-- PASSAGE --

***

Moping Owl: Club Feat

Oh dear. I had expected to be out and about again by now, as did we all, even if it did mean wearing the mask and keeping one’s distance, and hardly daring to look at anyone, let alone breathe. But no: here we all still are, stuck at home and doing as we’re told, good boys and girls to a man, or woman as the case may be – though it’s becoming increasingly hard to tell which is which in these confusing self-identificarious times. And to make life ever more troublesome than it needs to be, there then follows the awkward business, taken with all due care and consideration for the feelings of others – a natural civil duty and obligation after all – of wondering on the most meagre of evidence if we are dealing with a truly delicate plant, a manifest lunatic, or a joke. People do take such offence at the slightest and most innocent provocation, whether imagined or contrived, don’t you find, and we don’t want to end up at the bottom of the river like that lump of old bronze.

At least that genial if tiresome national treasure, Sir (it can’t be long) Cynthia Puppy RA, potter to the stars, doesn’t put us to that trouble. We know perfectly well where we are with him, usually that state of mild embarrassment as when the joke falls flat, yet again. But at least when he’s on the television he seems to prefer to leave his frock in the wardrobe and ankle socks in the drawer. He’s been on it quite a bit lately, supposedly to keep our spirits up amidst the gloom, and he seems somewhat less colourful too so far as I can tell, watching in black and white as I do – a Sony 9” portable c. 1970 since you ask, which I have to give a shake from time to time to get a picture: I mislaid the aerial long ago. And without the Alice Band his hair is rather floppier, and much longer too. I’m surprised Mrs Cynthia, who has been appearing with him on the programme, hasn’t picked up the pudding bowl and given him a trim. She does her own hair, perhaps in the same way, rather fetchingly in grey and white stripes, like a badger, very neat.

Where was I? Oh yes, the programme. It was called Cynthia’s Art Club (I speak from fading memory) in which under his eponymous direction the viewer of every hue and cry, talent, description and proclivity, was encouraged to produce what he, and I fear you and I too, moving with the times as we must, would call an ‘artwork’ on the set theme of the week, safe in the understanding, since we are all artists now, that art wouldn’t come into it.

And so it came to pass that every Tom, Dick and Harriet, Sharon, Jim and Wayne, not to mention Malik and Ramon down the road, nor forgetting old Dan Pearce out in the sticks, set to with a will with whatever was at hand or came to mind – macramé, finger-painting, applique, matchsticks, corks, wool, glue, pencils, coloured pencils, charcoal, ink, even paint: you name it. They then took a photo on the phone of said ‘artwork’, loosely fitting description as painting, drawing, print or sculpture, and pinged it off to Cynthia for adjudication in hope of being singled out for discussion on the programme and virtual exhibition (one Clare Warde’s effort, above).

***

-- MATERIAL SHOWN --
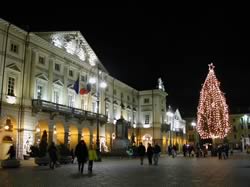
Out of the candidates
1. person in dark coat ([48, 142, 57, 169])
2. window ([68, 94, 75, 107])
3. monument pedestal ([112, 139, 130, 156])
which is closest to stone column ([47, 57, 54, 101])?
window ([68, 94, 75, 107])

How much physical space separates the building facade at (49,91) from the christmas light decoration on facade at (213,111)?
1730cm

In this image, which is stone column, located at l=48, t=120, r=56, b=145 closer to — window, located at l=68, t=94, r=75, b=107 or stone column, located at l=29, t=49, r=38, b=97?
stone column, located at l=29, t=49, r=38, b=97

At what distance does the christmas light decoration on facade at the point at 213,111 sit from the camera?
5312cm

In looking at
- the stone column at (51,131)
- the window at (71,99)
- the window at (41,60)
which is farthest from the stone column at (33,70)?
the window at (71,99)

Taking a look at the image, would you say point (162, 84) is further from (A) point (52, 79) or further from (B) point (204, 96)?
(A) point (52, 79)

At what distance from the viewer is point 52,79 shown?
153 ft

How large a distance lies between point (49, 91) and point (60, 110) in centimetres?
302

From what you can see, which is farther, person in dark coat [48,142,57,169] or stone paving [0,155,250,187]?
person in dark coat [48,142,57,169]

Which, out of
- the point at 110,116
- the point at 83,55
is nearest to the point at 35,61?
the point at 83,55

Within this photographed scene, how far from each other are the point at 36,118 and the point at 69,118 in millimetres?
7174

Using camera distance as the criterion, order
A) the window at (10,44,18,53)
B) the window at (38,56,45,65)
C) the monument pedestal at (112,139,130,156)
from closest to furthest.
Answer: the window at (10,44,18,53), the window at (38,56,45,65), the monument pedestal at (112,139,130,156)

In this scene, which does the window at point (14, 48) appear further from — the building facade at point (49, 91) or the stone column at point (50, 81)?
the stone column at point (50, 81)

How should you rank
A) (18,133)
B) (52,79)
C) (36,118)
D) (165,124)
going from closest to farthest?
(18,133)
(36,118)
(52,79)
(165,124)

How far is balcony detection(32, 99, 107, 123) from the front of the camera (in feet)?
136
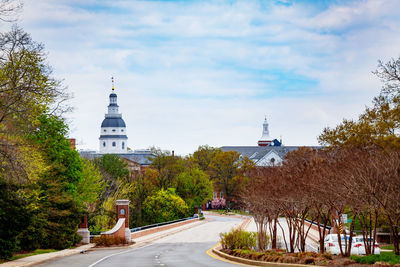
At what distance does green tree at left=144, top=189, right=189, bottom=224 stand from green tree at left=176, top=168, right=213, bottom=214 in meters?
11.0

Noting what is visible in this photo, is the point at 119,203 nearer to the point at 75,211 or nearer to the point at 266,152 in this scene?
the point at 75,211

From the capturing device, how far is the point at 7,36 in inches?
906

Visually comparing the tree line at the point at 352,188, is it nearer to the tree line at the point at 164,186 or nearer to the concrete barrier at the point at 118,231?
the concrete barrier at the point at 118,231

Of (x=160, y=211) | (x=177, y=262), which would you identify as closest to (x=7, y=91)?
(x=177, y=262)

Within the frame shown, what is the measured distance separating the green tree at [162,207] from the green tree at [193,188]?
36.2 ft

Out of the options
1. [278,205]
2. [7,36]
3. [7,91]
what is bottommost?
[278,205]

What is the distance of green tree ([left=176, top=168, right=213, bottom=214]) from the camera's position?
8800 cm

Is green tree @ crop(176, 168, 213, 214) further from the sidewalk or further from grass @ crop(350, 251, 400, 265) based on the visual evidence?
grass @ crop(350, 251, 400, 265)

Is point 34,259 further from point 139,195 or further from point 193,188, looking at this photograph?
point 193,188

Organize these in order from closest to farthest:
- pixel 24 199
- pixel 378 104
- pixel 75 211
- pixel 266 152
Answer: pixel 24 199
pixel 75 211
pixel 378 104
pixel 266 152

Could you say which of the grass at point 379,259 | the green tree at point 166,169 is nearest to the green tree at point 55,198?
the grass at point 379,259

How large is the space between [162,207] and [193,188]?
16.2 metres

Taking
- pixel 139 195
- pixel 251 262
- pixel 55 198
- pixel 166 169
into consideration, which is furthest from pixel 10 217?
pixel 166 169

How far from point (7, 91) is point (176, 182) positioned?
64.8 metres
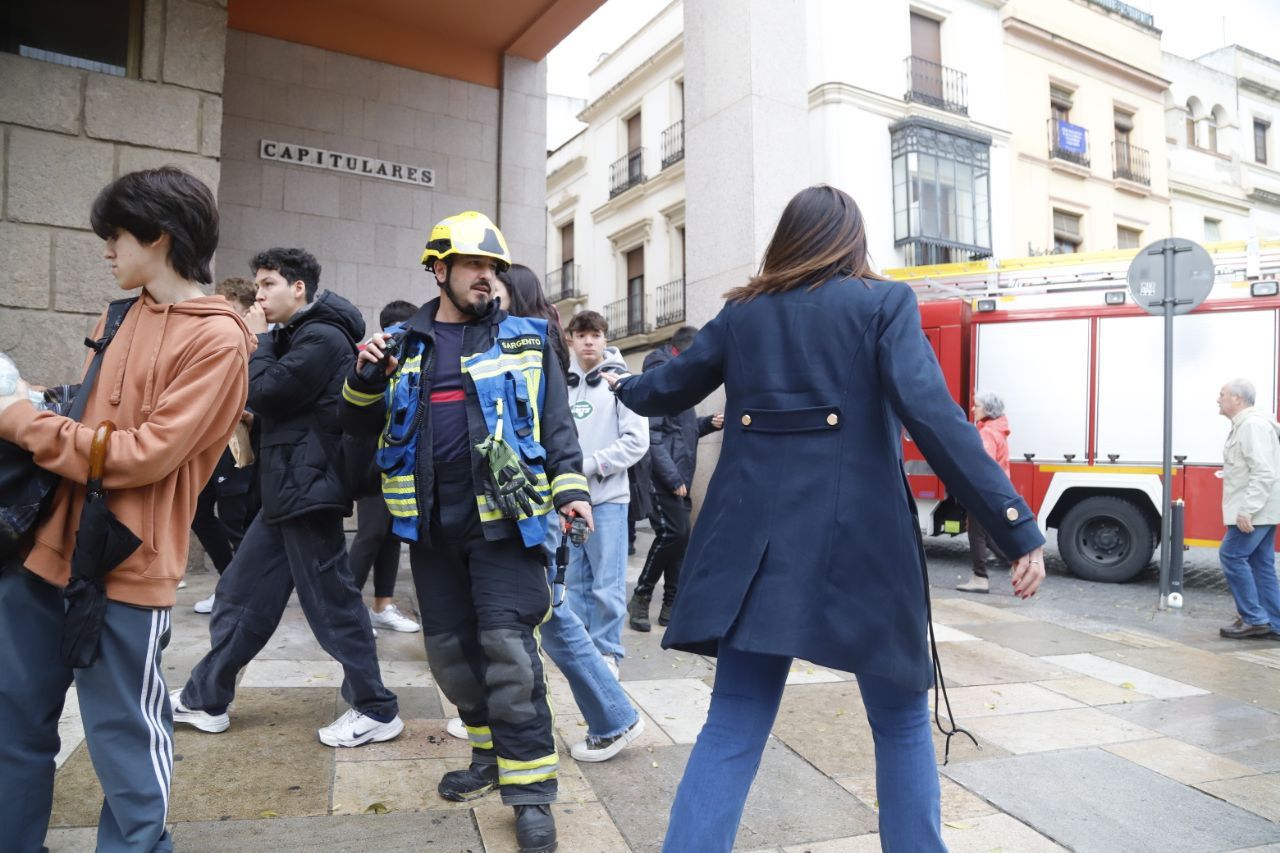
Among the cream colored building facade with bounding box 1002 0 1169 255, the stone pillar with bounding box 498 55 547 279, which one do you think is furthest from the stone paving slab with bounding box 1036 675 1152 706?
the cream colored building facade with bounding box 1002 0 1169 255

***

-- REQUIRED ACTION --
In the Moping Owl column, why did viewers send Cynthia photos of their artworks? Answer in one to three sentences.

-- OUTPUT FOR THIS TASK --
They sent the photos for Cynthia to judge. Each sender hoped to be singled out for discussion on the programme and to appear in its virtual exhibition.